● **課題 1**:
後述の InnoDB 全文インデックスに関するテキストから、「InnoDB による全文インデックスの削除処理」から「の最適化を参照してください。」までの範囲を、両端を含めて一字一句そのまま書き写してください。

● **提示テキスト**:
CREATE TABLE opening_lines (
FTS_DOC_ID BIGINT UNSIGNED AUTO_INCREMENT NOT NULL,
opening_line TEXT(500),
author VARCHAR(200),
title VARCHAR(200)
) ENGINE=InnoDB;
FTS_DOC_ID
カラムをユーザー自身で定義するように決定した場合は、空の値や重複する値が回避されるようにカラムを管理することがユーザーの責任となります。FTS_DOC_ID
値は再使用できません。つまり、FTS_DOC_ID
値は増加し続けます。
オプションで、FTS_DOC_ID
カラム上に必要な一意の FTS_DOC_ID_INDEX
(すべて大文字) を作成することもできます。
CREATE UNIQUE INDEX FTS_DOC_ID_INDEX on opening_lines(FTS_DOC_ID);
FTS_DOC_ID_INDEX
を作成しない場合は、InnoDB
によって自動的に作成されます。
InnoDB による全文インデックスの削除処理
全文インデックスカラムが含まれるレコードを削除すると、補助インデックステーブルへの多数の小規模な削除が発生します。これにより、競合の発生時に、これらのテーブルへの並列アクセスが発生する可能性があります。この問題を回避するために、インデックス付きのテーブルからレコードが削除されるたびに、削除されたドキュメントのドキュメント ID (DOC_ID
) が特別な 「DELETED」 テーブルに記録され、インデックス付きのレコードが全文インデックスに残ります。クエリーの結果が返される前に、「DELETED」 テーブル内の情報を使用して、削除されたドキュメント ID が取り除かれます。この設計の利点は、削除が高速で、低負荷であることです。欠点は、レコードの削除後に、すぐにインデックスのサイズが削減されないことです。削除したエントリの全文インデックスエントリを削除するには、innodb_optimize_fulltext_only=ON
を使用してインデックス付きのテーブル上で OPTIMIZE TABLE
を実行して、全文インデックスを再構築します。詳細は、InnoDB 全文インデックスの最適化を参照してください。
InnoDB による全文インデックスのトランザクション処理
InnoDB
の FULLTEXT
インデックスには、そのキャッシュおよびバッチ処理の動作のために、特別なトランザクション処理の特性が備わっています。特に、FULLTEXT
インデックス上の更新および挿入は、トランザクションのコミット時に処理されます。つまり、FULLTEXT
検索では、コミットされたデータのみを表示できます。次の例で、この動作を実演します。FULLTEXT
検索では、挿入された行がコミットされたあとにはじめて、結果が返されます。
mysql> CREATE TABLE opening_lines (
id INT UNSIGNED AUTO_INCREMENT NOT NULL PRIMARY KEY,
opening_line TEXT(500),
author VARCHAR(200),
title VARCHAR(200),
FULLTEXT idx (opening_line)
) ENGINE=InnoDB;
mysql> BEGIN;
Query OK, 0 rows affected (0.00 sec)

● **演習用データ**:
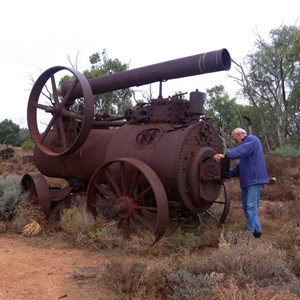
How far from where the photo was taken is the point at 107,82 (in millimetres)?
8414

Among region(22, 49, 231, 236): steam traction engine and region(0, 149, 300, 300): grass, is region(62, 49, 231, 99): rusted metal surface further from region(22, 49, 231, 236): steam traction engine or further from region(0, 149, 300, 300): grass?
region(0, 149, 300, 300): grass

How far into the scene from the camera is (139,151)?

● **課題 2**:
上のレコードのうち、文字列「grass」を含む行をすべて挙げてください。

● **実行結果 1**:
InnoDB による全文インデックスの削除処理
全文インデックスカラムが含まれるレコードを削除すると、補助インデックステーブルへの多数の小規模な削除が発生します。これにより、競合の発生時に、これらのテーブルへの並列アクセスが発生する可能性があります。この問題を回避するために、インデックス付きのテーブルからレコードが削除されるたびに、削除されたドキュメントのドキュメント ID (DOC_ID
) が特別な 「DELETED」 テーブルに記録され、インデックス付きのレコードが全文インデックスに残ります。クエリーの結果が返される前に、「DELETED」 テーブル内の情報を使用して、削除されたドキュメント ID が取り除かれます。この設計の利点は、削除が高速で、低負荷であることです。欠点は、レコードの削除後に、すぐにインデックスのサイズが削減されないことです。削除したエントリの全文インデックスエントリを削除するには、innodb_optimize_fulltext_only=ON
を使用してインデックス付きのテーブル上で OPTIMIZE TABLE
を実行して、全文インデックスを再構築します。詳細は、InnoDB 全文インデックスの最適化を参照してください。

● **実行結果 2**:
Among region(22, 49, 231, 236): steam traction engine and region(0, 149, 300, 300): grass, is region(62, 49, 231, 99): rusted metal surface further from region(22, 49, 231, 236): steam traction engine or further from region(0, 149, 300, 300): grass?
region(0, 149, 300, 300): grass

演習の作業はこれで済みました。